This is a guest blog post by Art Fenerty, father of Mach3 and now the Gearotic Motion software. I asked Art to tell us in his own words what was really great about Gearotic Motion and that’s what he’s done. If it sounds interesting, please check out the various deals we’re offering on Gearotic Motion.
Hi, my name is Art Fenerty, and Bob (your host here) has asked me to introduce Gearotic Motion to you and will be offering it here from this site. Its Bob’s thought that an introduction may help explain what Gearotic is all about and give you an idea as to my background.
Some of you may have heard of me if you have used Mach3 CNC software as Im the original author of that package. Ive been involved in CNC software since myself and a friend built a strange looking CNC contraption in my basement about 10 years back. It blew up almost immediately, but after much tinkering we had a machine that could move a wood router around a table.
At that point we discovered that software for such a beast was near impossible to find. So I wrote what ended up being called Mach3. Mach3 helped to revolutionize home CNC builds. Its inexpensive and easy to use interface allowed the hobby to grow very quickly and now has over 40,000 users worldwide. I sold the company about 4 years ago and began looking for other interests to educate myself further in CNC. After writing a few programs as general utilities I began to build a wooden clock. I found this facinating but also found doing it to be difficult as I had to draw information from too many sources. The clock worked fine, and it occured to me that others could use help in making such things. From there Gearotic Motion was designed to be a quick utility to make gears with. At least that was the plan.

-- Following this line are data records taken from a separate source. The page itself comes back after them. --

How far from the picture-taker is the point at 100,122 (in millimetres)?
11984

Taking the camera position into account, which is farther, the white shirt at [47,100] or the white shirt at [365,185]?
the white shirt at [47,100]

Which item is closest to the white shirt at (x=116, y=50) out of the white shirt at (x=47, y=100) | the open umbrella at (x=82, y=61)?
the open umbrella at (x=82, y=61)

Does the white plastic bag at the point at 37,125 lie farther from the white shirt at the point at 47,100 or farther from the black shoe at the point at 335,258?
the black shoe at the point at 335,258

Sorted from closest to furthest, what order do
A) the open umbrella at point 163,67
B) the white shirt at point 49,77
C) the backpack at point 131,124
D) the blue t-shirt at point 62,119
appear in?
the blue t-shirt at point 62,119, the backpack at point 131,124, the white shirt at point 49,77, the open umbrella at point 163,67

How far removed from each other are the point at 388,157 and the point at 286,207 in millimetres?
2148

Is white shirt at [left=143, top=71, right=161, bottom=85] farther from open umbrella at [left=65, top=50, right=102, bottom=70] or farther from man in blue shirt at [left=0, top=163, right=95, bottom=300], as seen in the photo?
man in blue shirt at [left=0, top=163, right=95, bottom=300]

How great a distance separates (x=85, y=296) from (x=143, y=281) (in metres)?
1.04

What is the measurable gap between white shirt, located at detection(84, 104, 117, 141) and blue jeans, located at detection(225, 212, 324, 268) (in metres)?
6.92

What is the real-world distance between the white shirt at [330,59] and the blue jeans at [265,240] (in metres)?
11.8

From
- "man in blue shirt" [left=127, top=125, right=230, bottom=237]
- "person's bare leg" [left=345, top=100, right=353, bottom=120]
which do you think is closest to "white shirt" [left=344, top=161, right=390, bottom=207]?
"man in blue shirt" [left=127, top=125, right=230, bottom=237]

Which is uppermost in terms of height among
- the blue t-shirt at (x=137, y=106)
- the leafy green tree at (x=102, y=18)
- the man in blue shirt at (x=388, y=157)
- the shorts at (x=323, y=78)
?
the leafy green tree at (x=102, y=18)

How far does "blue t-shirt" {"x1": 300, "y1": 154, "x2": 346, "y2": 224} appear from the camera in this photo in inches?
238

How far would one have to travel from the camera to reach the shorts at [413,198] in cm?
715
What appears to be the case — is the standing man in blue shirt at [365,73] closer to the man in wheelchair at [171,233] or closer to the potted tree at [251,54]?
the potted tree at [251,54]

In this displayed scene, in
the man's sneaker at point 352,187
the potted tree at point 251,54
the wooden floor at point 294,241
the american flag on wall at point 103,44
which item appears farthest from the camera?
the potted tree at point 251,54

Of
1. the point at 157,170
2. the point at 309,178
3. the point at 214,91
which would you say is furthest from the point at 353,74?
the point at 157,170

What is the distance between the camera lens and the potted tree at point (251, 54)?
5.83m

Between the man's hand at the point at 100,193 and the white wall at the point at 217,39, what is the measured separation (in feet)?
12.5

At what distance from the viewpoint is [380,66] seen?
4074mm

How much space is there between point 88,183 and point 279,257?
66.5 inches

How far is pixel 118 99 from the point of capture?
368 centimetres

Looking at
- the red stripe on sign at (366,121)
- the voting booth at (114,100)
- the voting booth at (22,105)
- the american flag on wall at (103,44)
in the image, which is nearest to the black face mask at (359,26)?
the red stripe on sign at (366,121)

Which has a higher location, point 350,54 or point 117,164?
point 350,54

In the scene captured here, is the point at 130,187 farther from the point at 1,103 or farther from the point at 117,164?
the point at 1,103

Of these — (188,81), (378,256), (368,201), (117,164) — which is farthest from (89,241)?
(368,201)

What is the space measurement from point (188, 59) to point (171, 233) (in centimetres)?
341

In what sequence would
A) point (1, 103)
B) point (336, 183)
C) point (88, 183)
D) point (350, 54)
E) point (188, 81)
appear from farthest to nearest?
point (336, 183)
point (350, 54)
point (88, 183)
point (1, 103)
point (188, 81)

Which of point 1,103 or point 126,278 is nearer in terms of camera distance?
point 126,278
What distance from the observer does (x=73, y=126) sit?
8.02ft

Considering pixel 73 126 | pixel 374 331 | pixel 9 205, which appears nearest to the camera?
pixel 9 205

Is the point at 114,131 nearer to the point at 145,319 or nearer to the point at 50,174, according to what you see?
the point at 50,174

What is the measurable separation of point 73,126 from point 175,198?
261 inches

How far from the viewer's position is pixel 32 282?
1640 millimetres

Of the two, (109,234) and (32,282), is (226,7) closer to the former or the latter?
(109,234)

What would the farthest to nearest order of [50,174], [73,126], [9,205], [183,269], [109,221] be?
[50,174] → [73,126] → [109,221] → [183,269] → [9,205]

Turns out there were a lot of people with requests for easy gears of various types. So elliptical gears, epicycloidic gears, helicals, timing pulleys and such were all added at user request over the last year or more. Then, being as its original intent was clockmaking, escapements were added, both English type and Grasshopper type. Being that over the years Ive added a CNC router, Mill, CO2 laser cutter and CNC lathe, more features were added so that the output of Gearotic motion is usefull to woodworkers who can cut from a paper pattern, or machinists with 2.5D mills ( Gcode), or even 4th axis gear cutting. 3d models are output for 3d printers, dxf’s for people who simply want cad files for further processing or GCode for immediate cutting on routers or mills.
There are plenty of video’s available showing how to use the program as well as a help file to explain some of the terminology used. Gearotic can at this point allow you to drag and drop various gears on your screen, simulate their rotation and show ratio information and such.. add pendulums and escapements if your making a clock, or various gear types if making a transmission. It can even design a tabbed box with shaft bearing holes to hold your device. Ive had a lot of fun designing and building it and I suspect those who try it will find it as addictive as many others have.
As in all software Ive written for the CNC community I follow the “one-license” rule. Once purchased, all updates in the future are free, and the cost is kept to a hobby level, so even though its capabilities rival (or exceed) software costing hundreds of dollars, GM’s price is kept low so as to encourage all people who see it to design something of their own. Its main idea’s are simple, take a complex subject like building a geared mechanism, and make it easy enough a user will surprise themselves with how well they do. Its tag line is “For the designer in all of us.” and Ive found from a great many testimonials that users tend to find a great deal of satification when they build something that moves and the “damn thing works.”. I hope any of you that try it find that same sense of satisfaction. Its what the hobby is all about.